Los expertos explican que el lavavajillas necesita espacio entre platos, vasos y cubiertos para que el agua circule correctamente. “Si se aprieta todo, el chorro no llega y los utensilios salen sucios”, señala Gwil Snook, especialista en lavavajillas de AO. Recomienda dejar un hueco equivalente al grosor de un dedo meñique o una moneda de 5 céntimos entre cada pieza.

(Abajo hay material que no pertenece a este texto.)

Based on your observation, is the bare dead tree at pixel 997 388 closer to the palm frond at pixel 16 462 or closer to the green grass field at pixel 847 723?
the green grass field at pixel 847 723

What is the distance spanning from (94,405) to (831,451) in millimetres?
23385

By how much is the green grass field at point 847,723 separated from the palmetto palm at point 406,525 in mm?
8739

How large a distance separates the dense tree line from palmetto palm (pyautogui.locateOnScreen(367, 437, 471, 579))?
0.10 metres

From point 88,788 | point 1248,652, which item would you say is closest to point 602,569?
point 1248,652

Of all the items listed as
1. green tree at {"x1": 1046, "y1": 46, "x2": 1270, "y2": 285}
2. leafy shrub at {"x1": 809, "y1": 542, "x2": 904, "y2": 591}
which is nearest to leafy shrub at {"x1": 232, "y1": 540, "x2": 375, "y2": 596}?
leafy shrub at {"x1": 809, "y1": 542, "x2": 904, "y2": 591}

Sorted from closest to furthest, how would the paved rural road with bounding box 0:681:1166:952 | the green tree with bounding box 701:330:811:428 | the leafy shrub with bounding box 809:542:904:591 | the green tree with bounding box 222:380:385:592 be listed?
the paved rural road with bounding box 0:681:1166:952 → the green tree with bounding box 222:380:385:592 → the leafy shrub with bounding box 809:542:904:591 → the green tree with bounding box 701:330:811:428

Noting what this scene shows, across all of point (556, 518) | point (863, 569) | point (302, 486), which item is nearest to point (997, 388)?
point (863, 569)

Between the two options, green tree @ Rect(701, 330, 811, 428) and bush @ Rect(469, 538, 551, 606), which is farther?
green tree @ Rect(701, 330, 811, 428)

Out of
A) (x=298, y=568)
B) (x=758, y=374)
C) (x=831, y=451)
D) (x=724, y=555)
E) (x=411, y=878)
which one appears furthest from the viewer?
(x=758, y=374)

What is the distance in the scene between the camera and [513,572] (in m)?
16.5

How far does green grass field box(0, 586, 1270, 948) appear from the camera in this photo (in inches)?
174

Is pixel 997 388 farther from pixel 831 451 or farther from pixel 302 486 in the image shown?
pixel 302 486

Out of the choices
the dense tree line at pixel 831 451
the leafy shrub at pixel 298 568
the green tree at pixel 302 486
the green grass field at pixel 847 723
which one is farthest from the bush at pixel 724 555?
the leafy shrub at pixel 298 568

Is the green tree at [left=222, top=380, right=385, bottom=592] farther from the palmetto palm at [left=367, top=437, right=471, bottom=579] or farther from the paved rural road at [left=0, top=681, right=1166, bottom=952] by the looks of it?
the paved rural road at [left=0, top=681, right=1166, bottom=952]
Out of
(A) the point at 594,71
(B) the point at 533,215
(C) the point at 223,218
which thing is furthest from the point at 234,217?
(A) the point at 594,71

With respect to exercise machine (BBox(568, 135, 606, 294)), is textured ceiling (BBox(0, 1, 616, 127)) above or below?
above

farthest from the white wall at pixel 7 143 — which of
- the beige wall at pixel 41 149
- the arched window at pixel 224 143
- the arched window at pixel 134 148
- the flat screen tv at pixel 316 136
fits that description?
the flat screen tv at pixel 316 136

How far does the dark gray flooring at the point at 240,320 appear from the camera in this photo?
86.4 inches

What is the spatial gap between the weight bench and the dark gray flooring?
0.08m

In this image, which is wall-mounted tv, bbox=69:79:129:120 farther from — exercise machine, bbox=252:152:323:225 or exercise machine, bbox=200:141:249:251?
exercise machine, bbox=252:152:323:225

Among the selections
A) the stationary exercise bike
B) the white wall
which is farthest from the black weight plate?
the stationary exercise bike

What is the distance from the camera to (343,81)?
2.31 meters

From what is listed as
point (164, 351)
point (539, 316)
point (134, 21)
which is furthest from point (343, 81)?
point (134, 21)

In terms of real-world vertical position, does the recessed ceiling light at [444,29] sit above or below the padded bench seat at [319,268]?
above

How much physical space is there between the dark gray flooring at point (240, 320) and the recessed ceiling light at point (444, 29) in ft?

Un cuarto de los británicos sigue prelavando los platos antes de meterlos en la máquina, convencidos de que así quedarán más limpios. Pero los expertos aseguran que es un gesto inútil. Los lavavajillas modernos y sus detergentes están diseñados para interactuar con los restos de comida, ya que las enzimas necesitan partículas a las que adherirse para activar el proceso de limpieza.
Snook lo resume así: “Prelavar va en tu contra”. No solo no mejora el resultado, sino que malgasta agua y tiempo, perpetuando un hábito que ya no tiene sentido con la tecnología actual. Los datos recopilados por AO muestran que las mujeres son más propensas a prelavar que los hombres.
Cómo distribuir correctamente la carga
Los especialistas recomiendan colocar tazas y objetos ligeros en la bandeja superior, mientras que los elementos más pesados —como ollas, cuencos o recipientes voluminosos— deben ir en la parte inferior. También insisten en dejar espacio libre alrededor de los brazos aspersores, para que puedan girar sin obstáculos.
La organización de consumidores del Reino Unido Which? analizó recientemente la cuestión que divide a miles de hogares: ¿los cubiertos deben colocarse con el mango hacia arriba o hacia abajo? Aunque hay argumentos para ambas posturas, los fabricantes coinciden en que deben ir hacia abajo, especialmente los cuchillos, por seguridad y para mejorar el secado.
Los expertos concluyen que la mayoría de los errores provienen de hábitos heredados que ya no se ajustan a la tecnología actual. Con unos pocos ajustes —espacio entre piezas, nada de prelavado y una distribución correcta— los usuarios pueden ahorrar tiempo, energía y evitar discusiones domésticas.